▶ INSTRUCTIONS TO FOLLOW
Tally the lines in the entries below that contain the word "Within", and give only that number.

[start of LISTED RECORDS]

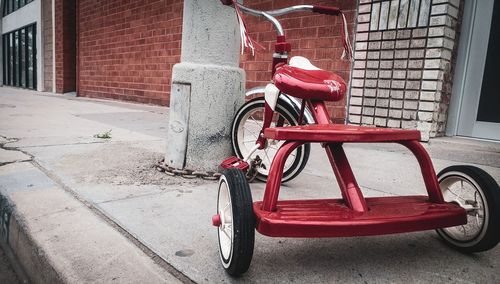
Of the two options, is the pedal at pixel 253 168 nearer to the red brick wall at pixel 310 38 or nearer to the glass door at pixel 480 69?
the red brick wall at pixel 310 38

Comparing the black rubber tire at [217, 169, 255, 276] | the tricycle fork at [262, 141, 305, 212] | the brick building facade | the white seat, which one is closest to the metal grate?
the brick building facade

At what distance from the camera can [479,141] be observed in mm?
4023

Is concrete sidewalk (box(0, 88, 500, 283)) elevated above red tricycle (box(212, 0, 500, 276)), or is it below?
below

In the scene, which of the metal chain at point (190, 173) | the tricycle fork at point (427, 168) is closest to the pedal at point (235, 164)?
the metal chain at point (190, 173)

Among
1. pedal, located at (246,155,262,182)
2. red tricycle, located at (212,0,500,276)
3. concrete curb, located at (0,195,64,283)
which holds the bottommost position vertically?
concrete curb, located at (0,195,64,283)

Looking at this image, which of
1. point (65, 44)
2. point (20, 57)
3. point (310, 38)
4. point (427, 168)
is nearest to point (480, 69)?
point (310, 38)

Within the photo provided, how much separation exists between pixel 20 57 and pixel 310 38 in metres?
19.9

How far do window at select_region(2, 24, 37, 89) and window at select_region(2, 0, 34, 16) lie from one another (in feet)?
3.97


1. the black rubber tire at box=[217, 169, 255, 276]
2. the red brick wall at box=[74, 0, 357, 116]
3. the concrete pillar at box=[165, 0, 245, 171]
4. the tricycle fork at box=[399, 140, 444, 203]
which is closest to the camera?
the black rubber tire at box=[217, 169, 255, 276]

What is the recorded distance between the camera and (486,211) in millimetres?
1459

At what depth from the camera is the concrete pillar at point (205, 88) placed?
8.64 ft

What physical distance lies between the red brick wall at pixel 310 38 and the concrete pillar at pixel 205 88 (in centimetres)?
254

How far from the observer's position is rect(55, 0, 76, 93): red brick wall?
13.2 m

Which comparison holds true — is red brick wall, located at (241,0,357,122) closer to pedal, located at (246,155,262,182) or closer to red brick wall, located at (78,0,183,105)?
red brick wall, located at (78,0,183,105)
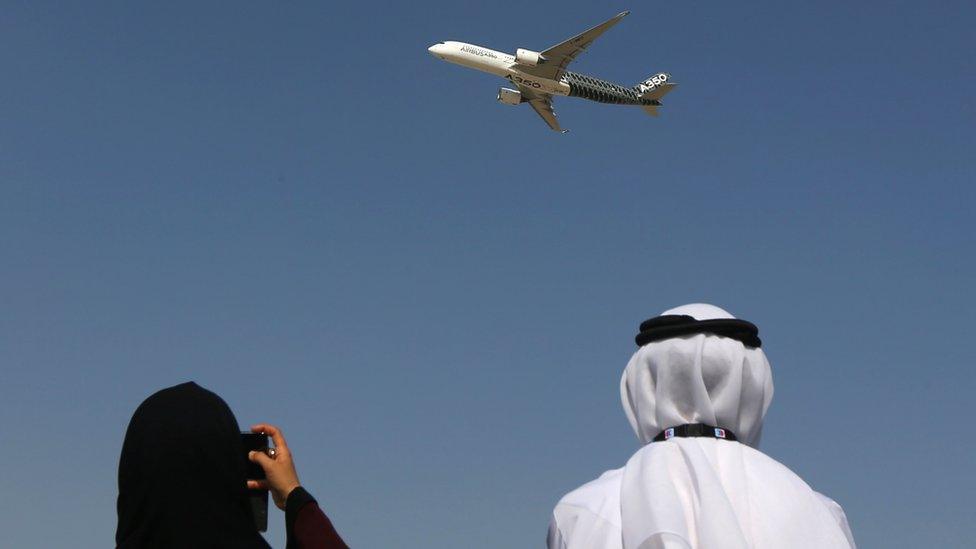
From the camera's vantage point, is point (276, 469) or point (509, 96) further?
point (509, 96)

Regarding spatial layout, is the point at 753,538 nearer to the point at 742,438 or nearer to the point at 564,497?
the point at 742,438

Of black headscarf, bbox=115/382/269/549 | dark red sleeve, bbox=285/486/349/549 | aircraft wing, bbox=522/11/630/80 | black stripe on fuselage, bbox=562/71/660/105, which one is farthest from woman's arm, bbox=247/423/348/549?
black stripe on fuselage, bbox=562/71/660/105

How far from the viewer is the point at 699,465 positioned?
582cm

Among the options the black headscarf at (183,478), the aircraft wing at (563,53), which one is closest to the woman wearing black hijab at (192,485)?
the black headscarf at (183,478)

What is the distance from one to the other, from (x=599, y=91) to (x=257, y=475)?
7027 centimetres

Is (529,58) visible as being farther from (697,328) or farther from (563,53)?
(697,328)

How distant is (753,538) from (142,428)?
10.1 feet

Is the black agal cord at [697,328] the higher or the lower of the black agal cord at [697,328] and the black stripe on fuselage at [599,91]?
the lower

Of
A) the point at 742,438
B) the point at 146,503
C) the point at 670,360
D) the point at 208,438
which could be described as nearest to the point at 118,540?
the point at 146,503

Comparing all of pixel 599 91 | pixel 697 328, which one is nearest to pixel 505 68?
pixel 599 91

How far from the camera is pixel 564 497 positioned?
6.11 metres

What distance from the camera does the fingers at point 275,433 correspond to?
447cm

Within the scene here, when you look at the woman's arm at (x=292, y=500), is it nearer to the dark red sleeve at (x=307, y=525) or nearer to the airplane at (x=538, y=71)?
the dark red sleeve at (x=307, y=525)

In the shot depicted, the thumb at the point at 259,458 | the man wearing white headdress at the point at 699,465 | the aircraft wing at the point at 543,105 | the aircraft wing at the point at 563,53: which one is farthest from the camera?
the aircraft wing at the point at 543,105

[end of LISTED RECORDS]
[start of LISTED RECORDS]

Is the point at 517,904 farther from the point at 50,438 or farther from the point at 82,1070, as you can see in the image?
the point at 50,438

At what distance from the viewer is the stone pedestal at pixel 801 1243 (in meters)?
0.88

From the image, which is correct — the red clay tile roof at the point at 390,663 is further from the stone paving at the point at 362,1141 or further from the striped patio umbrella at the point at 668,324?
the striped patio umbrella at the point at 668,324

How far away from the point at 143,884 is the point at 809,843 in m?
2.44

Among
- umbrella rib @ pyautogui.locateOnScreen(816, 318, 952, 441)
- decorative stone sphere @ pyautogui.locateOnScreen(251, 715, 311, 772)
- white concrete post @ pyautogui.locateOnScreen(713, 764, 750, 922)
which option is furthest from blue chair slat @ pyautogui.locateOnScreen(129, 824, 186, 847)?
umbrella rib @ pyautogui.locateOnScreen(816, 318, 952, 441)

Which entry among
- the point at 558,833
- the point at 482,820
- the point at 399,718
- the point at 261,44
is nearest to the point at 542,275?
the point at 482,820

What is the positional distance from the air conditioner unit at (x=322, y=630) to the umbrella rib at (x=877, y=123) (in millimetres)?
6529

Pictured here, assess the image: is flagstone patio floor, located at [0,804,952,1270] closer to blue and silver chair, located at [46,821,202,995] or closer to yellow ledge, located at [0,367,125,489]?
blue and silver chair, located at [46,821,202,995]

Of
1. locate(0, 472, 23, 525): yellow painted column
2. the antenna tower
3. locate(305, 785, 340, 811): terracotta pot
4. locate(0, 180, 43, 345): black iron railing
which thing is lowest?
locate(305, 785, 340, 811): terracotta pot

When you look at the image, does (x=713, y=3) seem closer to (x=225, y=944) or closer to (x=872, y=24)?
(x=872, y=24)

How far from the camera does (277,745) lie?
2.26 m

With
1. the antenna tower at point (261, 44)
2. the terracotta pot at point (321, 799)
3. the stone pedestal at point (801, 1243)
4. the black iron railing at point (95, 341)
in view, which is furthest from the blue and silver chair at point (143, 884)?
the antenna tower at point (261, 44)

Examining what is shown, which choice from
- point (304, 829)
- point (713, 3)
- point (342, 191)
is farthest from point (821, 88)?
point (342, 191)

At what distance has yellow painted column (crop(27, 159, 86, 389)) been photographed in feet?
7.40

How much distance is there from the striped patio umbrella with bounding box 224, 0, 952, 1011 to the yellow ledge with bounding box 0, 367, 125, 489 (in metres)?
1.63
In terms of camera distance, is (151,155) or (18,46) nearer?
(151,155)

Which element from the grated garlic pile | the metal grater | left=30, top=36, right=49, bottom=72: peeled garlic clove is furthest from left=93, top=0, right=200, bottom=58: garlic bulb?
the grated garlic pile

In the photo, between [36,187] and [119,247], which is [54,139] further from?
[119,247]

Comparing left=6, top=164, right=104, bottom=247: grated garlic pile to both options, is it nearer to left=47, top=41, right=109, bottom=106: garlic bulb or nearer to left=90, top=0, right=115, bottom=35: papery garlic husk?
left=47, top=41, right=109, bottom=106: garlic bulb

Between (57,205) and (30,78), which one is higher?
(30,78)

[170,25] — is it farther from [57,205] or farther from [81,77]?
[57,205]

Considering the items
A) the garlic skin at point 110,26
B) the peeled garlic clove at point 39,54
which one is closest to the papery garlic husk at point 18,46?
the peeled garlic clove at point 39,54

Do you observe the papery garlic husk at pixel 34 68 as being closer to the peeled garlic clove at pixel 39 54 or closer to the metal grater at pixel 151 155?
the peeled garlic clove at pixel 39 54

[end of LISTED RECORDS]

▶ EXERCISE SOLUTION
2